[START Provided entries]

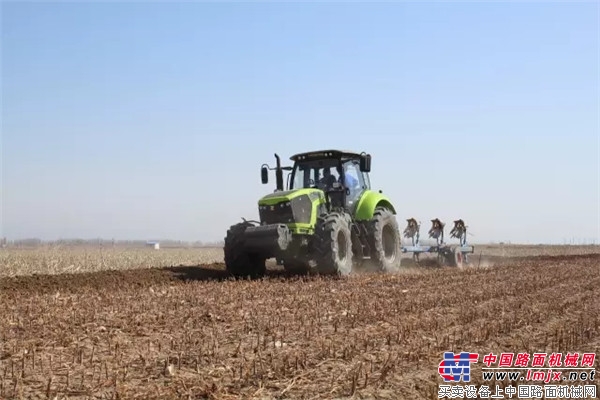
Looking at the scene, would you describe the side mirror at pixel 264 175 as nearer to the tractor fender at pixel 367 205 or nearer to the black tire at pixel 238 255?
the black tire at pixel 238 255

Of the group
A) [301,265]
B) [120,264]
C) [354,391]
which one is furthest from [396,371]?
[120,264]

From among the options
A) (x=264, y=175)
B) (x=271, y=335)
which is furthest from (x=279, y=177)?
(x=271, y=335)

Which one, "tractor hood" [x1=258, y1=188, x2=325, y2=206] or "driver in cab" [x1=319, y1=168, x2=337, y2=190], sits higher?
"driver in cab" [x1=319, y1=168, x2=337, y2=190]

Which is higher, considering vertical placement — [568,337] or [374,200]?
[374,200]

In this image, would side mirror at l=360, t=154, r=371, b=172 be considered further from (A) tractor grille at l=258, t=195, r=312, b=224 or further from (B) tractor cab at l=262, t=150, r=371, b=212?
(A) tractor grille at l=258, t=195, r=312, b=224

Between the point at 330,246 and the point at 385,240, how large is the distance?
366 centimetres

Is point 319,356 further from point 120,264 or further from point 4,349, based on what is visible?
point 120,264

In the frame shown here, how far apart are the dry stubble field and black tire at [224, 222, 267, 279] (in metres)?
1.46

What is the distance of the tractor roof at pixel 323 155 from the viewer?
44.1 ft

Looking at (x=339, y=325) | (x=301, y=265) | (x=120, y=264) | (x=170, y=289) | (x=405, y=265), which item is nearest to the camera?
(x=339, y=325)

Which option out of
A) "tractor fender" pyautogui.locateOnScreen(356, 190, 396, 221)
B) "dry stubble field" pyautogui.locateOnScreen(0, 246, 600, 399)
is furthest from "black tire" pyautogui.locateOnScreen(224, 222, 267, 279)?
"tractor fender" pyautogui.locateOnScreen(356, 190, 396, 221)

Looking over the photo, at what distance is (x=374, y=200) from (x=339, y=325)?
7974 millimetres

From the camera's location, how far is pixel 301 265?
12180mm

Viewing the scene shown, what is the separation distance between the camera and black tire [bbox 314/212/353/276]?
1177cm
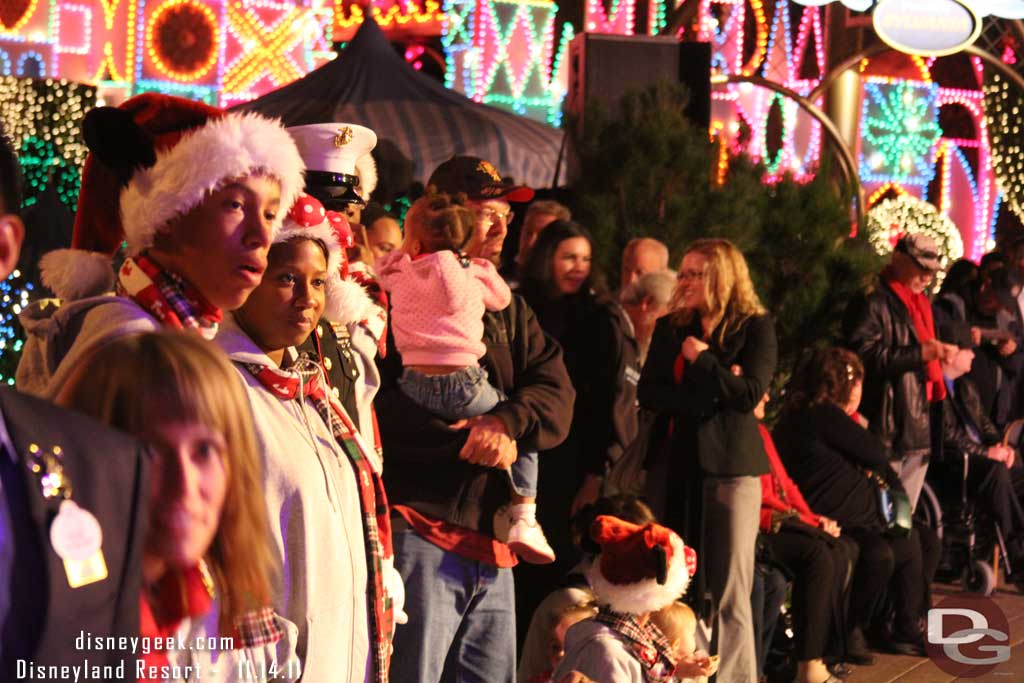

[END Provided entries]

What is required:
Copy out the entire listing above word for word, with every answer, and leave out the pictures.

Answer in full:
Looking at the scene, would you describe the side mirror at pixel 264 175 as nearer to the tractor fender at pixel 367 205 or nearer to the black tire at pixel 238 255?
the black tire at pixel 238 255

Of the group
A) [301,265]
B) [120,264]
C) [354,391]
which one is furthest from [396,371]?
[120,264]

From among the options
A) (x=264, y=175)
B) (x=271, y=335)
which is furthest from (x=279, y=177)?
(x=271, y=335)

Which one, "tractor hood" [x1=258, y1=188, x2=325, y2=206] or "driver in cab" [x1=319, y1=168, x2=337, y2=190], sits higher?
"driver in cab" [x1=319, y1=168, x2=337, y2=190]

Which is higher, considering vertical placement — [568,337] or [374,200]?
[374,200]

In this image, would side mirror at l=360, t=154, r=371, b=172 be considered further from (A) tractor grille at l=258, t=195, r=312, b=224 or further from (B) tractor cab at l=262, t=150, r=371, b=212?
(A) tractor grille at l=258, t=195, r=312, b=224

Between the point at 330,246 and the point at 385,240, how large is the distance?
366 centimetres

Is point 319,356 further from point 120,264 or further from point 4,349, based on what is visible?
point 120,264

In the frame shown here, how far apart are the dry stubble field and black tire at [224, 222, 267, 279] (in metres)?
1.46

What is the distance of the tractor roof at pixel 323 155 from the viewer?
44.1 ft

Looking at (x=339, y=325) | (x=301, y=265) | (x=120, y=264) | (x=170, y=289) | (x=405, y=265), which item is nearest to the camera?
(x=339, y=325)

Which option out of
A) "tractor fender" pyautogui.locateOnScreen(356, 190, 396, 221)
B) "dry stubble field" pyautogui.locateOnScreen(0, 246, 600, 399)
is furthest from "black tire" pyautogui.locateOnScreen(224, 222, 267, 279)?
"tractor fender" pyautogui.locateOnScreen(356, 190, 396, 221)

Looking over the photo, at what distance is (x=374, y=200) from (x=339, y=325)?
7974 millimetres

From the camera's location, how far is pixel 301 265?
12180mm

Viewing the scene shown, what is the separation distance between the camera and black tire [bbox 314/212/353/276]?
1177cm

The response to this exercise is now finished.